As an aviator its important to know what the weather is doing and in my case whether there is an point tuning up to the airfield.

I had been toying with the idea of making a retro LED clock for some time, but as I now have to use an ESP8266 connected device for everything because its cheap and east to use, I thought I could add value by displaying the current METAR. A METAR is an aviation text encoded weather observation that really belongs 100 years in the past, but is still useful. It tells us what the wind is doing, the pressure, cloud and visibility. These are all available online in JSON requests or via many free API’s. So all we need to do is make a web request.

The ESP8266 does not have a real time clock, but it is able to sync with NTP (Network Time Protocol) and keep time that way. So all we really need is the ESP8266 and the LED display.

Two 4 panel LED displays is too large for my 3D printer so its made it two halves. Simple affair, there is no back but it includes screw hangars and a notch for USB entry.
To join the two LED panels, I used 5 wire links between them.
CDS light cell / resistor tacked on to the board allows sensing of ambient light levels. Other than that its all driven directly from the ESP8266, the USB powers everything.
  • ArduinoOTA – allows for it to be updatable over the air, essential when its screwed to the wall.
  • Adafruit GFX Library – required for the LED panel.
  • MegunoLink – used to filter the light sensor data to stop the brightness hunting.
  • ArduinoJson@5.13.4 – specific version required to parse the JSON web request for the METAR data.
  • WifiManager – to create a hotspot to allow the device to be configured.
  • Max72xxPanel – the shift register driver for the matrix panel.

Refinements

I found that the string class, although very powerful, can lead to heap fragmentation on the ESP8266. The forums are not terribly helpful basically saying that people should learn to use char arrays and pointers instead and stop being lazy.

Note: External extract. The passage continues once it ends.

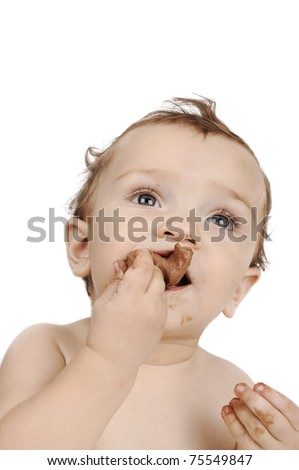baby eating chocolate, and looking up for your text - stock photo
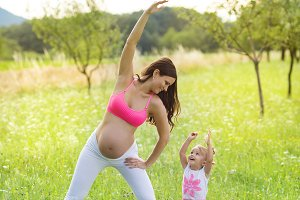 Pregnant woman practicing on the meadow.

Whilst that may be true especially on a tiny process with a few kb of RAM its not helpful when leveraging 3rd party libraries, particularly the JSON class – you could do this manually but its unwieldy.

The solution I went for is to restart the ESP every 24 hours instead to clear up the memory. The LED display will just retain whatever it was showing whilst the restart fires, and it only takes a few seconds. I may revisit this and refine it a bit later, but for now its perfectly workable.

Clones

As it happens by word of mouth I have made quite a few of these. Its ironic that the most expensive part is a nice USB cable! There’s one at Flightpath flying school at Wolverhampton Halfpenny Green.